━━ EXTRAIT DU DOCUMENT ━━

Comment devient-on cheffe costumière à l’Opéra de Montpellier ?
Fatma Zemouli : C’est un métier que j’ai toujours voulu faire. Déjà toute petite j’étais fascinée par les vêtements, les costumes, la mode… J’ai donc fait des études, passé des concours, suivi des formations. J’ai démarré très jeune au département des costumes du théâtre des Treize Vents à Montpellier. Ensuite j’ai travaillé comme assistante de Bruno Fatalot, directeur des ateliers MBV à Paris, spécialisé dans la confection des costumes de spectacle. Et pendant plusieurs années pour l’Opéra de Metz. Et puis un jour, le Sud m’a manqué et avec mon compagnon on a décidé de retourner sur Montpellier. J’ai postulé à l’Opéra et j’ai tout de suite été engagée. La première production sur laquelle j’ai travaillé, c’était Les dragons de Villars, un opéra d’Aimé Maillart. J’avais à peine 20 ans.
Comment se présente le département des costumes ?
F.Z. : L’atelier principal est installé au premier étage de l’Opéra Comédie. Nous avons aussi un atelier de stockage dans les sous-sols et puis un autre, plus grand, en extérieur. L’équipe est composée de deux permanentes, moi et mon adjointe Elisabeth Twardowski. Et elle se complète d’une dizaine d’intermittentes, avec lesquelles je travaille depuis plusieurs années. Elles occupent différents postes en fonction des productions, certaines à la préparation, d’autres à la couture, ou à l’habillage…
Quel est son rôle ?
F.Z. : C’est très varié, selon que l’on travaille sur une création ou sur un spectacle accueilli. Dans certaines maisons, les créations peuvent se travailler deux ans à l’avance. À Montpellier on est plutôt sur une moyenne de six mois. Nous ne dessinons pas les costumes. Généralement, le metteur en scène a son propre costumier ou son décorateur. Tout le monde se retrouve pour le dépôt de maquette, où l’on va détailler toutes les pièces nécessaires à la production. Établir, en fonction du budget, ce qui doit être fabriqué et puis ce que l’on peut acheter, louer ou recycler dans nos stocks de productions précédentes… En ce qui concerne les productions accueillies, le travail se concentre essentiellement sur l’entretien et l’adaptation des costumes. C’est un travail très important. Les choristes, les solistes, changent et leurs gabarits avec. On peut passer d’une taille 36 à un 48. C’est parfois plus difficile d’adapter un costume que d’en créer un…
Quelles sont les qualités indispensables pour exercer ce métier ?
F.Z. : Il faut de la patience, bien sûr. Une connaissance des tissus, de l’histoire des costumes. Et puis aussi du sang-froid, une capacité à résister au stress. Je connais mon équipe et je sais qui je peux mettre à tel ou tel poste. Certaines seront à l’aise dans les changements rapides, d’autres auront plus de mal à supporter la pression.

━━━
━━ DONNÉES ENREGISTRÉES ━━

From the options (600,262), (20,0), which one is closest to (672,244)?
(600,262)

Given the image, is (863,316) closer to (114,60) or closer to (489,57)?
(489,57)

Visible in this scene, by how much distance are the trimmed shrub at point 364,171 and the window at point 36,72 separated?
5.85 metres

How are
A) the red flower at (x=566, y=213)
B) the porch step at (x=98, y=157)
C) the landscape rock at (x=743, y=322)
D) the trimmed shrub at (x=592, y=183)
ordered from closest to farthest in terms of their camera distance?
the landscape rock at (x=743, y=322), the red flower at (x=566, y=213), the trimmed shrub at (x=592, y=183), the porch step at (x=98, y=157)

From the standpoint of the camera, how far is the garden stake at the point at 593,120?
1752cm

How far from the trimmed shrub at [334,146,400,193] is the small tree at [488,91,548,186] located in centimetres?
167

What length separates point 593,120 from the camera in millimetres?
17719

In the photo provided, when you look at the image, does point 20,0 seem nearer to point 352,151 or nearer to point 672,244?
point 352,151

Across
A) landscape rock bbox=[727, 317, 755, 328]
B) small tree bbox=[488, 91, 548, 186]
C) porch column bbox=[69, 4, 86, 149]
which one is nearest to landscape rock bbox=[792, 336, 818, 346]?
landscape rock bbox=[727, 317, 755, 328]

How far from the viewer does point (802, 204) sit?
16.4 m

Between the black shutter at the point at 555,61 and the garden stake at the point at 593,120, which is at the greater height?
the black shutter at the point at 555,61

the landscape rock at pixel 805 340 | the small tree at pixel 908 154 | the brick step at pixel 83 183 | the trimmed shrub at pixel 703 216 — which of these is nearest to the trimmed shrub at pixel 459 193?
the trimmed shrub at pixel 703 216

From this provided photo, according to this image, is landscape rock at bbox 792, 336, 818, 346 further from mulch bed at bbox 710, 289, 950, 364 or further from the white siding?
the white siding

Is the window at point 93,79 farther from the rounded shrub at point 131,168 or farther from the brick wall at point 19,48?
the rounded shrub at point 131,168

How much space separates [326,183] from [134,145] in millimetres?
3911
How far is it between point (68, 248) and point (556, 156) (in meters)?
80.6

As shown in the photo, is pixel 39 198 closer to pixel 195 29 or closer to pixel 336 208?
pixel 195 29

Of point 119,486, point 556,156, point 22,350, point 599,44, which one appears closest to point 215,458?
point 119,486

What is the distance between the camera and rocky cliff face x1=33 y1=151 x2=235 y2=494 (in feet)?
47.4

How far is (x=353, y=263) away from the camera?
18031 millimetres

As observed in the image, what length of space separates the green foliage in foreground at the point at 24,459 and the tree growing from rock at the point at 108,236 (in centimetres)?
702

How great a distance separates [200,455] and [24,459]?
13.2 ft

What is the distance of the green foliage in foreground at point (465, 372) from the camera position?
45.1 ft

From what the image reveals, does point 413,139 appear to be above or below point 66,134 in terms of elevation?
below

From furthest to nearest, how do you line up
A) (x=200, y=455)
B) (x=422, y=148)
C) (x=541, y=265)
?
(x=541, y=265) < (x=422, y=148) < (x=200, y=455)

━━━

== CONSIGNE ==
D'après l'entretien sur le métier de cheffe costumière, indiquez combien de temps à l'avance les créations se préparent en moyenne à Montpellier.

== RÉPONSE CI-DESSOUS ==
Environ six mois à l'avance.